Pasaje de origen |
———

Jesús no viene a cambiar un Imperio por otro, viene a compartir, compartir vida, sufrimiento, dolor, compartir la cruz con los crucificados, y esto, solo podemos entenderlo si cuando miramos la cruz y al crucificado somos capaces, como el centurión de ver al Hijo del hombre en su gloria. Pero para ello, necesitamos cambiar nuestro corazón, tener un corazón puro, de carne, capaz de sentir el sufrimiento de los otros, capaz de ser sensibles, de amar, de renunciar a lo mío, para buscar primero lo que los otros necesitan. Precisamente esa es la promesa que Dios nos hace por medio del profeta Jeremías en la primera lectura: “Pondré mi ley en su interior y la escribiré en sus corazones; yo seré su Dios y ellos serán mi pueblo.” Es la promesa de la tercera Alianza: la primera fue la de Noé, Dios no volvería a destruir la tierra; la segunda es la del Sinaí, con Moisés y los Diez Mandamientos, que al final solo sirven para demostrar que somos incapaces de cumplirlos; y la tercera es la de Jesucristo elevado en la cruz, Dios llega al máximo en su amor hacia nosotros, se compromete a amarnos, y a hacernos capaces de amar, pero para ello hemos de reconocerlo en la Cruz, para que así se convierta el Crucificado en autor de salvación eterna.

———

Datos almacenados |
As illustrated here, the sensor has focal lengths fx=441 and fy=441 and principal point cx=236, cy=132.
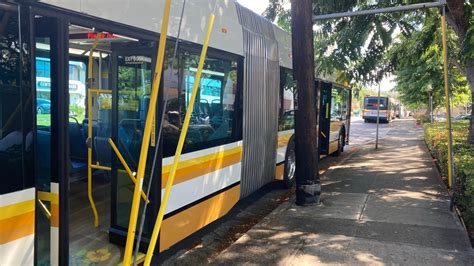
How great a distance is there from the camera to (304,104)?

———

Tareas a realizar |
a: Enumera, en el orden en que aparecen, las alianzas que menciona el pasaje sobre la cruz.
b: Retoma el pasaje sobre la cruz y continúalo a partir de su última oración.

Soluciones |
a:
1. La de Noé: Dios no volvería a destruir la tierra.
2. La del Sinaí, con Moisés y los Diez Mandamientos.
3. La de Jesucristo elevado en la cruz.

b:
¿Qué Dios queremos? ¿Qué Dios buscamos? ¿El que soluciona nuestros problemas, nos bendice, nos calma la conciencia? ¿El que comparte nuestras vidas, sufre con nosotros, nos invita a compartir vida y sufrimiento? Uno aliena, adormece, no cambia nada, el otro es capaz de cambiar nuestro corazón.